Clarification: I understand what a view is. In fact, it's because the view is like a subquery that I wish I could just change the underlying tables and have the view pick up the change.

Let's say I have the following:

CREATE TABLE monkey
(
  "name" character varying(50) NOT NULL,
)

CREATE OR REPLACE VIEW monkey_names AS 
 SELECT name
   FROM monkey

I really just want to do the following in a migration script without having to drop and recreate the view.

ALTER TABLE monkey ALTER COLUMN "name" character varying(100) NOT NULL
4
  • Don't think of a view as a table...it doesn't physically exist, it's a subquery you are referring to. There really is no create overhead in the create or replace view statement, and no alter view statement for this reason. Commented Dec 15, 2011 at 18:42
  • I stated this whole thing poorly... give me a minute to explain. Commented Dec 15, 2011 at 18:44
  • Ah sorry. Given your reputation I was wondering if that was really what you were asking for. I'm curious if there's an answer here as I get the feeling I'm going to be doing this in the coming year. Commented Dec 15, 2011 at 19:00
  • @Tewlfth: There actually is an ALTER VIEW statement in PostgreSQL. You can't change the view's defining query, but there are other auxiliary attributes. Commented Dec 16, 2011 at 17:35

1 Answer 1

22

Permanent solution for this case

To avoid the problem altogether use the data type text or varchar / character varying without a length specifier instead of character varying(n). Read about these data types in the manual.

JOB 1.
Decide whether each statement agrees with the PostgreSQL view discussion. Answer yes or no for each and quote the words of the text that decide it. (a) The author wants to change the table without dropping and recreating the view. (b) A comment says ALTER VIEW in PostgreSQL can change a view's defining query. (c) The answer recommends character varying(n) with a length.
The text and the records come from unrelated sources.

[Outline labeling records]
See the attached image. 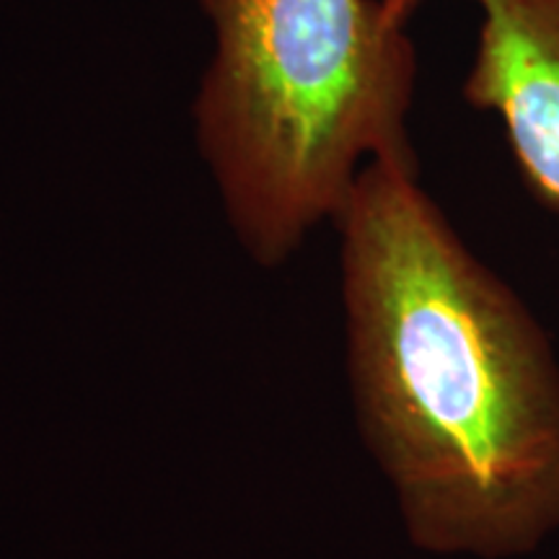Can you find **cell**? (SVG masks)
<instances>
[{
  "label": "cell",
  "mask_w": 559,
  "mask_h": 559,
  "mask_svg": "<svg viewBox=\"0 0 559 559\" xmlns=\"http://www.w3.org/2000/svg\"><path fill=\"white\" fill-rule=\"evenodd\" d=\"M334 226L355 407L412 544L531 555L559 528V366L542 326L417 166L370 164Z\"/></svg>",
  "instance_id": "6da1fadb"
},
{
  "label": "cell",
  "mask_w": 559,
  "mask_h": 559,
  "mask_svg": "<svg viewBox=\"0 0 559 559\" xmlns=\"http://www.w3.org/2000/svg\"><path fill=\"white\" fill-rule=\"evenodd\" d=\"M213 50L194 145L236 241L260 267L337 221L370 164L417 166V58L379 0H200Z\"/></svg>",
  "instance_id": "7a4b0ae2"
},
{
  "label": "cell",
  "mask_w": 559,
  "mask_h": 559,
  "mask_svg": "<svg viewBox=\"0 0 559 559\" xmlns=\"http://www.w3.org/2000/svg\"><path fill=\"white\" fill-rule=\"evenodd\" d=\"M477 52L464 94L495 111L536 198L559 210V0H474Z\"/></svg>",
  "instance_id": "3957f363"
},
{
  "label": "cell",
  "mask_w": 559,
  "mask_h": 559,
  "mask_svg": "<svg viewBox=\"0 0 559 559\" xmlns=\"http://www.w3.org/2000/svg\"><path fill=\"white\" fill-rule=\"evenodd\" d=\"M381 9L386 11V16L391 21H396V24H404L407 26V21L412 13H415V9L423 0H379Z\"/></svg>",
  "instance_id": "277c9868"
}]
</instances>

JOB 2.
Find each line of the records that contains the string "xmlns", and copy those lines.

TASK RESULT 1.
(a) Yes: "without having to drop and recreate the view"
(b) No: "You can't change the view's defining query"
(c) No: "use the data type text or varchar / character varying without a length specifier instead of character varying(n)"

TASK RESULT 2.
  "mask_svg": "<svg viewBox=\"0 0 559 559\" xmlns=\"http://www.w3.org/2000/svg\"><path fill=\"white\" fill-rule=\"evenodd\" d=\"M334 226L355 407L412 544L531 555L559 528V366L542 326L417 166L370 164Z\"/></svg>",
  "mask_svg": "<svg viewBox=\"0 0 559 559\" xmlns=\"http://www.w3.org/2000/svg\"><path fill=\"white\" fill-rule=\"evenodd\" d=\"M213 50L194 145L236 241L260 267L337 221L370 164L417 166V58L379 0H200Z\"/></svg>",
  "mask_svg": "<svg viewBox=\"0 0 559 559\" xmlns=\"http://www.w3.org/2000/svg\"><path fill=\"white\" fill-rule=\"evenodd\" d=\"M477 52L464 94L495 111L536 198L559 210V0H474Z\"/></svg>",
  "mask_svg": "<svg viewBox=\"0 0 559 559\" xmlns=\"http://www.w3.org/2000/svg\"><path fill=\"white\" fill-rule=\"evenodd\" d=\"M381 9L386 11V16L391 21H396V24H404L407 26V21L412 13H415V9L423 0H379Z\"/></svg>",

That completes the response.